Extract section start

An Interview with Novelist Ann Petry

“Negroes are “lynched” every day in Harlem, not by masked men in frenzied mobs but by the slow, steady pressure of crowded, unsanitary living conditions,” or so said a reporter who had interviewed novelist Ann Petry for the Sunday Herald Tribune. Petry, author of the novel The Street, then moving up the best seller list, was a featured speaker at the Play Schools Association luncheon, also covered in the main news section of the paper that day. In her talk, she “stressed the importance of civic support for play schools,” which was what after school programs were called at this time.

The "tall, tawny-skinned writer,” who was 34, lived in a small apartment on Bronx Park East in the former Allerton Coops, founded by Communists and known as the “coops,” pronounced as in chicken coops. The Tudor-style complex housed 700 families, mostly Jewish immigrants from Eastern Europe, but according to the article also 50 African American families, or Negroes as African Americans were almost always called then, at least in polite company. Because the ideologically rigid tenants refused to pay a modest rent increase to meet the mortgage payments, the complex went bankrupt and was sold to private landlords.

Petry was born in Old Saybrook, CT, to middle class parents and graduated with a degree in pharmacology from the University of Connecticut. She came to New York in 1938 seeking the experiences that could serve a writing career. She went to work on Adam Clayton Powell's newspaper The People's Voice, acted with the American Negro Theater, taught clerking at the YWCA trade school and organized Negro Women Inc., a non-political civic group, in 1941. In 1943 she joined the Harlem after school project, sponsored by the Board of Education, as a recreation specialist. The community program, aimed at parents and children in “problem areas,” operated for two years at three Harlem schools. The staff was racially mixed but the children were “nearly all Negro,” according to Petry. Petry was not sure why the Board ended the program which had been directed by Ernest F. Osborne of the Teachers College.

Extract section end
Given data section start

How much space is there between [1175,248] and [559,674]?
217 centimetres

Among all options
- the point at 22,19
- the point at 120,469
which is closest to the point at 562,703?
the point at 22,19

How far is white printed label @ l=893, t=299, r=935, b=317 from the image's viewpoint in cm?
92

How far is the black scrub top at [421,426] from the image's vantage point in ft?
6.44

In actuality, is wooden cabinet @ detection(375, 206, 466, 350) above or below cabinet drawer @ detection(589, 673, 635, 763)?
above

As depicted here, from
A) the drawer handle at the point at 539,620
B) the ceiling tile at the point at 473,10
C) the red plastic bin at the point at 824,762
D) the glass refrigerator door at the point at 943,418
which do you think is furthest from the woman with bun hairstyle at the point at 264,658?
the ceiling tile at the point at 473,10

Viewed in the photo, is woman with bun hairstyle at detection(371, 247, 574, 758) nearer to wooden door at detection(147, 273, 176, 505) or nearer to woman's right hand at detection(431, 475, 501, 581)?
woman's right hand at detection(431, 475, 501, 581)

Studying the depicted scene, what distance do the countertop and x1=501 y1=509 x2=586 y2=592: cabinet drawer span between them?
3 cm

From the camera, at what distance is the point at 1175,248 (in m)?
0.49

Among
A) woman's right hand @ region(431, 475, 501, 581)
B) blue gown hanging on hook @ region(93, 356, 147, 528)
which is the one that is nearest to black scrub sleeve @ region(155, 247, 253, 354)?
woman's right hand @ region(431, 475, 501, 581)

Given data section end

What this exercise asks:
1. In the paragraph beginning "Petry was born in Old Saybrook," which organizations or projects did Petry work for, act with, found or join after coming to New York in 1938?
2. Could you continue the interview piece on novelist Ann Petry from where it stops?

Answers given:
1.
- Adam Clayton Powell's newspaper The People's Voice
- The American Negro Theater
- The YWCA trade school
- Negro Women Inc.
- The Harlem after school project

2.
After submitting the first five chapters and a synopsis of The Street, Petry was awarded the $2,400 Houghton Mifflin Literary Fellowship. “I wanted to show how individuals react to pressure and to constant fear,” Petry said of her novel. The protagonist was a young single mother with a clerical job looking to escape conditions on West 116th Street where she lived. At a time when most African American female characters in novels and plays were either “loose women” or “types,” Petry strove to make her Lutie Johnson “a real woman striving to give her son a decent life.” She said “I tried to show through her why the Negro in the North has a high crime rate, a high death rate and no family unit.”